There was the loudest crash he had ever heard. The sound of breaking glass and spewing liquids, mashed together with rocks kicking and thin, dried branches snapping. There was a chorus of groans, the kind of scraping groans that would be made by a two-ton lava rock being dragged, violently along a chalkboard surface. He was overcome by the pulling and pushing vibrations caused by crumpling steel.
Then the symphony of eardrum-shattering noise crawled to a halt. The only sounds remaining were that of the open door indicator, and one stuttering windshield wiper that was erratically beating itself against the passenger side windshield post. The automobile rocked, slowly, poorly balanced on its roof. He contemplated the immense complexity of the situation for a few seconds and then slowly released the seatbelt, fell to the ceiling, and crawled out through the shattered driver-side window out onto the broken glass that was strewn on the highway shoulder. Not a single scratch, but his head was pounding as if a platoon of war drummers from ancient cultures long passed had chosen his cranium as a grand place to start their procession. He had survived the stupidest thing he had ever done, and all he could think of was that he left his credit card back at the Splendid Donkey. His unhealthy love affair with the Donkey contributed the most to the untimely destruction of his automobile. There were other establishments which annied up on behalf of his self-destructive evening, but the Donk is where he neglected to sign off on a rather large bar tab. Oh how he hated to leave an open tab fluttering about after an extended evening, granting some resentful bartender the right to decide how much gratuity would be leveled against the liquid principle.

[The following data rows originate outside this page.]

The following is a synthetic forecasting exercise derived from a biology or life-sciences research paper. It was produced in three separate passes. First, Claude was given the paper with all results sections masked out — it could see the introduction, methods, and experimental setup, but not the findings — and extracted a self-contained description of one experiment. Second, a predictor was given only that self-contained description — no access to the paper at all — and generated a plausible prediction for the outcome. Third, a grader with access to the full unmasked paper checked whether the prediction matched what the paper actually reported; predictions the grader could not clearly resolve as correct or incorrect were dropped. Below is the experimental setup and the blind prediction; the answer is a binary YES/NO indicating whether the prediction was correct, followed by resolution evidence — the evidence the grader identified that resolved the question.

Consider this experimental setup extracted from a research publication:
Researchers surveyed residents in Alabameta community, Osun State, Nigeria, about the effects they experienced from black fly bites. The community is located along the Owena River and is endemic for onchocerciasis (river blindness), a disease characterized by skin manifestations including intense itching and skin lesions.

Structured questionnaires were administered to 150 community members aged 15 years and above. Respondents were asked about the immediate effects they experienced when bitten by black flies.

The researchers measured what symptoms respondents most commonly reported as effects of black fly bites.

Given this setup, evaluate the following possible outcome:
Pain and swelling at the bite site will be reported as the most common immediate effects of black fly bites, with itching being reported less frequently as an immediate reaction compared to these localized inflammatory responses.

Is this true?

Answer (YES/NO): NO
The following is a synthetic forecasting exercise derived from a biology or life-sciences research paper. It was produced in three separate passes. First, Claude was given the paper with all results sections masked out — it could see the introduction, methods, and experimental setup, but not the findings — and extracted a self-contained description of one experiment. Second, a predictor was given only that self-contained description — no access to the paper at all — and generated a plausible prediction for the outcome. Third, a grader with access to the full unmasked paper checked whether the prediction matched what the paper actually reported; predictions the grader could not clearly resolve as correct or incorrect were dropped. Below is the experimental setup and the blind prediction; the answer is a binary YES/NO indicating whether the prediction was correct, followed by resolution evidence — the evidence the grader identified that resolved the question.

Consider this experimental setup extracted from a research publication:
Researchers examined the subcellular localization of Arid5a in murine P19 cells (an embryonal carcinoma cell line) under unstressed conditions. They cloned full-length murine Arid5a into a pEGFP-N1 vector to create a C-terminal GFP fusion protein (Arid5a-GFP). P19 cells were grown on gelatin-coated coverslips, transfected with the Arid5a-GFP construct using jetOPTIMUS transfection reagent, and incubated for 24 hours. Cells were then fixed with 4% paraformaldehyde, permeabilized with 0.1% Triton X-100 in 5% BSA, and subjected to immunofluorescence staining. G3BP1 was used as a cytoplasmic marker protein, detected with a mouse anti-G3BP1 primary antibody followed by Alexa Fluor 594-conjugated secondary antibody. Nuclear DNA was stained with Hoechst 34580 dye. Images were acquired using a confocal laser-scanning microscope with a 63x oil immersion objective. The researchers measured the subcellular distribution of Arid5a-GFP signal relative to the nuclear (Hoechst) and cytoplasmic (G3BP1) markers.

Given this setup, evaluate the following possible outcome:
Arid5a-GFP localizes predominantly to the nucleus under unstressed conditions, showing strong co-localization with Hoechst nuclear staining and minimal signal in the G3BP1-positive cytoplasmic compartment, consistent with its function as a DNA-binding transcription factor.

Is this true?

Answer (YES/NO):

“They always charge me an extra twenty percent on my tab when I fucking walk that shit.” He muttered to himself, pulling up to vertical, noting that the impact of the crash, probably the first light pole, had knocked the drunk out of him. He started to systematically pat his pockets, intending to take inventory for other items potentially misplaced during the evening’s drunken, substance-laced lunacy. Specifically, he needed his phone to call someone, although he had no usable names in mind, to come and pick him up.
Checking his pockets for his cell phone, he found many things missing. The phone was included in this mental list of curiously absent items. Also missing were his wallet, house keys, two packs of “complimentary” Camel Menthols, his favorite Jim Beam labeled Zippo, and a shot glass he wrangled from some already-forgotten-shot-bar at some already-forgotten-time during the night.

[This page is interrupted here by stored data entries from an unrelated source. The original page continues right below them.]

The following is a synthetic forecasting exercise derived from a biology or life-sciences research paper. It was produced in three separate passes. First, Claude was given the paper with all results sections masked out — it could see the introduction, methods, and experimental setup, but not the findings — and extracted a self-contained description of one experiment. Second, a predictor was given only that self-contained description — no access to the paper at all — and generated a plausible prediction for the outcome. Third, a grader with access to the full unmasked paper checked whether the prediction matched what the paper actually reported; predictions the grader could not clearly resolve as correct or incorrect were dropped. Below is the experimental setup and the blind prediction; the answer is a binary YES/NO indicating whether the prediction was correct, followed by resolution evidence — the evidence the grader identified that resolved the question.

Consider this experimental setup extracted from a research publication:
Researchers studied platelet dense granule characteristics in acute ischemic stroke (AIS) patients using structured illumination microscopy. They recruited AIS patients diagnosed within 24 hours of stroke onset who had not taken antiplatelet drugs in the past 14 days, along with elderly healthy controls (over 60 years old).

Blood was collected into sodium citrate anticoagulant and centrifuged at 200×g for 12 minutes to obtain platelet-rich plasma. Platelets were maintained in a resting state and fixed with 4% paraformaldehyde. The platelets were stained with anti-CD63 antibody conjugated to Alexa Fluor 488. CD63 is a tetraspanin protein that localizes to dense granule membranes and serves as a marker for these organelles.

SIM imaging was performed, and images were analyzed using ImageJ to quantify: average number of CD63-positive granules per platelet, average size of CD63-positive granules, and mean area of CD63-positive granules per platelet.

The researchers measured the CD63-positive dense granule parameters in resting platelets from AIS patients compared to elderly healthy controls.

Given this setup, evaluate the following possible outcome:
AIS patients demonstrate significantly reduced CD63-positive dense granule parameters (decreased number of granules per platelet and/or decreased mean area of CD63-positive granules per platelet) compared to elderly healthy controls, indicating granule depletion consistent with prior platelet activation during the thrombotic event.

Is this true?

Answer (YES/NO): NO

Surely that shot glass would have broken and been imbedded in his knee, since the parking brake sure felt painfully lodged there not but ninety seconds ago. He shrugged the loss of these personal effects as a drunk-tax, taken by the general populace for putting up with this evening’s raucous antics.
At least they left him his car keys, he thought, which was the one thing they DEFINITELY should have taken.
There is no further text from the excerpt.